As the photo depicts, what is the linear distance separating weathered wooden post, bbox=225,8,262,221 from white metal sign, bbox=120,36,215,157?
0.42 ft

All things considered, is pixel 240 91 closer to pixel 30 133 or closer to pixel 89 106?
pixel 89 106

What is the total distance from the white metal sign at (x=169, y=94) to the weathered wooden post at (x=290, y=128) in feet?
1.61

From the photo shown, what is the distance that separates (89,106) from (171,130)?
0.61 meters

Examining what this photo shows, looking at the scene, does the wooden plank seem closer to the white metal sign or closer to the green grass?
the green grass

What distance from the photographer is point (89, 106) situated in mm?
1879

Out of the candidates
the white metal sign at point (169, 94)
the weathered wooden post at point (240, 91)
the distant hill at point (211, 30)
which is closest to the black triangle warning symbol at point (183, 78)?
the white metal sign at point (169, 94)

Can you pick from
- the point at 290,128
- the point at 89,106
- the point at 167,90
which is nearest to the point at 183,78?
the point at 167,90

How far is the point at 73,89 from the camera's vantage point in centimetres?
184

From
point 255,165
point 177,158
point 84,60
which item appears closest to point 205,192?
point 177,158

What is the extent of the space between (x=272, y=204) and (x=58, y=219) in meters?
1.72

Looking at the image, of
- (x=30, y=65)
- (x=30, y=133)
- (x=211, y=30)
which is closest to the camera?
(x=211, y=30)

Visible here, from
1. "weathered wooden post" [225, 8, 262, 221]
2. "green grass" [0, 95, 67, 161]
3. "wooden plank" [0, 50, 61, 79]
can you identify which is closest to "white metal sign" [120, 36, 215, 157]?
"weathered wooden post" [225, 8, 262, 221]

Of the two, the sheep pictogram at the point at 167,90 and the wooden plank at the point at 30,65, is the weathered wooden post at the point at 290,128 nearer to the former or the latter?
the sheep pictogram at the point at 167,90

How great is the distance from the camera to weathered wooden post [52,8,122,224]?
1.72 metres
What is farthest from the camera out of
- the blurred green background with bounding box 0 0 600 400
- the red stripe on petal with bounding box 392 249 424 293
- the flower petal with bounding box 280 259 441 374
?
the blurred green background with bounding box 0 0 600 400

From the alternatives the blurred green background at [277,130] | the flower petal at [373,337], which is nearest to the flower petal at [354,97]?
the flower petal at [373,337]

┄┄┄┄┄┄┄┄┄┄┄┄┄┄┄┄┄┄┄┄

Goal: Give the lines from the start of the rows through the line containing "0.61 meters" as a numbered list, leaving out blank lines.

Response to this task:
1. As the photo depicts, what is the linear distance separating weathered wooden post, bbox=225,8,262,221 from white metal sign, bbox=120,36,215,157?
2. 0.42 ft
3. All things considered, is pixel 240 91 closer to pixel 30 133 or closer to pixel 89 106?
4. pixel 89 106
5. What is the total distance from the white metal sign at (x=169, y=94) to the weathered wooden post at (x=290, y=128) in feet?
6. 1.61
7. From the photo shown, what is the distance that separates (89,106) from (171,130)?
8. 0.61 meters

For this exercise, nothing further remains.